Problem: Show every line that contains the word "tinted", matching case exactly.

Exercise materials:
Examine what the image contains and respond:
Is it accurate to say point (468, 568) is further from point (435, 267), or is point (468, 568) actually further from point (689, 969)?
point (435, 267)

...

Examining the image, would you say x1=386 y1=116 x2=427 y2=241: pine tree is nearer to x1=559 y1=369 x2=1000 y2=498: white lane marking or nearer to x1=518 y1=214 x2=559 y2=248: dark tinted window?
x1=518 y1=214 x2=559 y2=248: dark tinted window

The reply:
Examining the image, would you say x1=386 y1=116 x2=427 y2=241: pine tree is nearer to x1=559 y1=369 x2=1000 y2=498: white lane marking or nearer to x1=518 y1=214 x2=559 y2=248: dark tinted window?
x1=518 y1=214 x2=559 y2=248: dark tinted window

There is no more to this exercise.